Grant funds action against youth e-cigarette usage
With concerns rising over the health effects of vaping, doctors and researchers at Baylor College of Medicine are taking preventative action. The Dan L Duncan Comprehensive Cancer Center’s Office of Outreach and Health Disparities will use a $1.2 million CPRIT grant to engage and educate pediatric healthcare providers and improve tobacco and e-cigarette prevention clinical services in Harris County.
“We know most cancers occur in adults, but a lot of the risk behaviors for cancer are patterned early in life, specifically in children and adolescents,” said Dr. Jane Montealegre, the deputy director of the Dan L Duncan Comprehensive Cancer Center’s Office of Outreach and Health Disparities and co-principal investigator on the grant. “There’s a clear role for pediatricians in combating cancer and risk behaviors.”
This new initiative is an expansion of a CPRIT-funded cancer prevention program to increase HPV vaccination rates among pediatric patients at Harris Health System clinics, as well as other safety net community clinics in Harris County. Over the course of that 3-year program, the vaccination rate among patients aged 11-18 increased to 70.9% from 46.7%. The recently awarded continuation of that CPRIT grant will allow the Office of Outreach and Health Disparities to build on that success and expand this program to tackle growing e-cigarette usage.
“E-cigarettes really blindsided pediatricians,” said co-investigator Dr. Lindy McGee, assistant professor of pediatrics at Baylor and pediatrician at Harris Health System’s Pediatric and Adolescent Health Center in Pasadena. “Traditional tobacco usage had otherwise been going down with adolescents.”
But a 2018 National Youth Tobacco Survey showed a 78% year-to-year increase in the number of high school students using e-cigarettes. While pediatricians ask about tobacco and alcohol use during standard health checks, they do not specifically ask about e-cigarettes, McGee said. As part of the project, she currently is working to change the electronic medical record to include a question about e-cigarettes.
The next step will be to educate pediatricians and family care providers on e-cigarette screening and behavioral counseling. McGee and the OOHD work with doctors on how to have conversations about e-cigarettes with their patients.
“We know from other tobacco use that simple screening and counseling from a healthcare provider is considered one of the most cost-effective interventions in the cancer prevention world,” said Montealegre, assistant professor of pediatrics – hematology/oncology at Baylor.

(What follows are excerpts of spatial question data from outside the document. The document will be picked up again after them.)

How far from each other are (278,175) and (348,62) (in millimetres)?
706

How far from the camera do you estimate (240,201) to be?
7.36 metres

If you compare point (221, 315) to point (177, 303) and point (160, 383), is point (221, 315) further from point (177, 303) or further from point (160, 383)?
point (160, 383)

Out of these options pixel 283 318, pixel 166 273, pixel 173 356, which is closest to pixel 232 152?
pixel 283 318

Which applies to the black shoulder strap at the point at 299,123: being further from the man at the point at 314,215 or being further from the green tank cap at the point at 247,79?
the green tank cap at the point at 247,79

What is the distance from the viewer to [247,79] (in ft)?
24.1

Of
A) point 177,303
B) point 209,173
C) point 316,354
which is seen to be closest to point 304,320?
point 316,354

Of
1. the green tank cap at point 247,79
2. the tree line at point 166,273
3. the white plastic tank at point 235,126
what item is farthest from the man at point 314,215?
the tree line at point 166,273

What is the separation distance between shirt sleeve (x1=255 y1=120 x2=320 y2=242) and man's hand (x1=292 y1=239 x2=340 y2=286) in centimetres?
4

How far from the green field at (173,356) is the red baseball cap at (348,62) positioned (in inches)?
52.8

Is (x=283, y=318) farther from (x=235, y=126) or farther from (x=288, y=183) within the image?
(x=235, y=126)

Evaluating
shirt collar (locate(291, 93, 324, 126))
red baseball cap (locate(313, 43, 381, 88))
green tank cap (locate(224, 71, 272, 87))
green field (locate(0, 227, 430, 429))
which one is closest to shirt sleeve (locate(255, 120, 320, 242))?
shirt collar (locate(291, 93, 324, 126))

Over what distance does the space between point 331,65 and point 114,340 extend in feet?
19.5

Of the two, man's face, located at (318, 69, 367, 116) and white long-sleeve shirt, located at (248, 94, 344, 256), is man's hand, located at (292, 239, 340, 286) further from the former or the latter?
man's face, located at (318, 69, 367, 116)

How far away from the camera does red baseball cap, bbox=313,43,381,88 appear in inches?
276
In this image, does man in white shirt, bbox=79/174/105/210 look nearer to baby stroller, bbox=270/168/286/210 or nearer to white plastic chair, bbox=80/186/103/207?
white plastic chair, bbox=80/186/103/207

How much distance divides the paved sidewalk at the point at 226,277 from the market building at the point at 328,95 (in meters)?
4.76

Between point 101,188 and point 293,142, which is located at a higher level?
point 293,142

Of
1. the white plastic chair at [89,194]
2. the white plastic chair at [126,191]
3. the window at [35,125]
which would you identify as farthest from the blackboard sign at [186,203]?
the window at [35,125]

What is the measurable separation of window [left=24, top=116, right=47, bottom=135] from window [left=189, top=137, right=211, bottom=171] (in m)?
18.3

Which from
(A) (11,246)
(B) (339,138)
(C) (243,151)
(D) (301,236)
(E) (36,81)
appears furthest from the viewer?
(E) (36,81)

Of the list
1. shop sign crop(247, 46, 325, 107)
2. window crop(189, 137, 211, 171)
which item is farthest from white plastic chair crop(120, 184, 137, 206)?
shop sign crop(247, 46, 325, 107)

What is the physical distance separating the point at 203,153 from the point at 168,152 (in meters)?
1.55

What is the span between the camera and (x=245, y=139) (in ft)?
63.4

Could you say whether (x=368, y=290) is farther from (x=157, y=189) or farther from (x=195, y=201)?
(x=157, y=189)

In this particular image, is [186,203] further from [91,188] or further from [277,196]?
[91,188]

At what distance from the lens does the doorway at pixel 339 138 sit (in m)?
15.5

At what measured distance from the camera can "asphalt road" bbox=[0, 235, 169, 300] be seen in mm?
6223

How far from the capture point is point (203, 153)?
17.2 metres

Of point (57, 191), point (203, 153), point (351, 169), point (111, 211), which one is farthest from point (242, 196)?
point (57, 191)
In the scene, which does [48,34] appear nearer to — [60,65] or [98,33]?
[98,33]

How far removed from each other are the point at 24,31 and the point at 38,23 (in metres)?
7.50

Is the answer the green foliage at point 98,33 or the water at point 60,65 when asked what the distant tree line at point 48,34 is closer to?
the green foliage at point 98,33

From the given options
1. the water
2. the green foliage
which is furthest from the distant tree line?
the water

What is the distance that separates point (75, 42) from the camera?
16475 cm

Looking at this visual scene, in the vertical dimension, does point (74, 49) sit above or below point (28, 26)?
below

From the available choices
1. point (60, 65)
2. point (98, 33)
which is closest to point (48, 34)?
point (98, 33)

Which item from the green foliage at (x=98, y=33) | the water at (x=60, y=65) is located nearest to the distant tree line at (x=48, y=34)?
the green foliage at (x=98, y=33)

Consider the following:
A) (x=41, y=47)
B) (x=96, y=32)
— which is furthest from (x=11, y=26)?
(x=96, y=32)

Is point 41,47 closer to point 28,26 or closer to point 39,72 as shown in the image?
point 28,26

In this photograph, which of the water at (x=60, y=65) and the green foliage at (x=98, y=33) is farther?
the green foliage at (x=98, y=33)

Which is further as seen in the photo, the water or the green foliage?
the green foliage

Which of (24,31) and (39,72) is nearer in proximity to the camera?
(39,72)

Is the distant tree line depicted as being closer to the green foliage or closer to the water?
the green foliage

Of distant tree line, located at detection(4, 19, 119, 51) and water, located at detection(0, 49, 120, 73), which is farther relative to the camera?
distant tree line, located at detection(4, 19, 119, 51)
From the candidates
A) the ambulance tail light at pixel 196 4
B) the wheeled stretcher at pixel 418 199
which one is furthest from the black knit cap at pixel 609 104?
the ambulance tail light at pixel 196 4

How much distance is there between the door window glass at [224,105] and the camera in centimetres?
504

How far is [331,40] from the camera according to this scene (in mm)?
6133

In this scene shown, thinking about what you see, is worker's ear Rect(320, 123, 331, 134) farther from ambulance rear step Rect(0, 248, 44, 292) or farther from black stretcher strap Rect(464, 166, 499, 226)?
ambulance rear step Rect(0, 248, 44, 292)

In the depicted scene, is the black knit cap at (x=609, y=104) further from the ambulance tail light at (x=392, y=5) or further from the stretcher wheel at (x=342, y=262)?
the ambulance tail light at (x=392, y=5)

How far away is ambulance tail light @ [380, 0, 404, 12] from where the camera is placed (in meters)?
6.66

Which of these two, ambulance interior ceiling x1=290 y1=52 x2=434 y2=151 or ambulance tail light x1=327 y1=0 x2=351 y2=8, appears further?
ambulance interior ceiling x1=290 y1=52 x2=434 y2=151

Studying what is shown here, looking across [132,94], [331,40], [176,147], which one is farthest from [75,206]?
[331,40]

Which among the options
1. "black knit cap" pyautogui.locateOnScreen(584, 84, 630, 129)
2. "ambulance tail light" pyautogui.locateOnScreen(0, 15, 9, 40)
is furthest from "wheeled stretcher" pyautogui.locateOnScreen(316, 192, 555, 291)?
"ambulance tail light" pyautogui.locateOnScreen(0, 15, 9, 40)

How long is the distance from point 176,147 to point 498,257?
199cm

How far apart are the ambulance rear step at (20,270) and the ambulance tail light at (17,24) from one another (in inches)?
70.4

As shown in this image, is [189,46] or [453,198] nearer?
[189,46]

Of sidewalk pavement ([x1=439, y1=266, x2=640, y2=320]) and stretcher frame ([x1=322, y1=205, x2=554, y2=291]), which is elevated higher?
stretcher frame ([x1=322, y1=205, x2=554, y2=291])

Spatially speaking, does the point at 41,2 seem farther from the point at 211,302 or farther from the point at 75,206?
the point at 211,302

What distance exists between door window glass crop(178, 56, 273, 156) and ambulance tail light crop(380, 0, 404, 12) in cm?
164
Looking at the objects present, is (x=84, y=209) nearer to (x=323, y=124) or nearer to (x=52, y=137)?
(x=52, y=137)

The Office of Outreach and Health Disparities will partner with the Tobacco Research and Evaluation Team at the University of Texas at Austin to create patient education materials that can be handed out in clinics. They also will work with Texas Quitline, a tobacco cessation program run by the Texas Department of Health and Human Services, to provide intervention options specific to e-cigarettes. That includes methods designed to reach young patients, like a text-to-quit option.
“We really hope the e-cigarette prevention campaign will prove to be as successful as the HPV vaccination program,” said Maria Jibaja-Weiss, co-principal investigator and director of the Office of Outreach and Health Disparities.
Ultimately, their goal is to create a model that can be used in healthcare systems across Texas and the U.S.
This work is funded through a CPRIT grant (PP190051).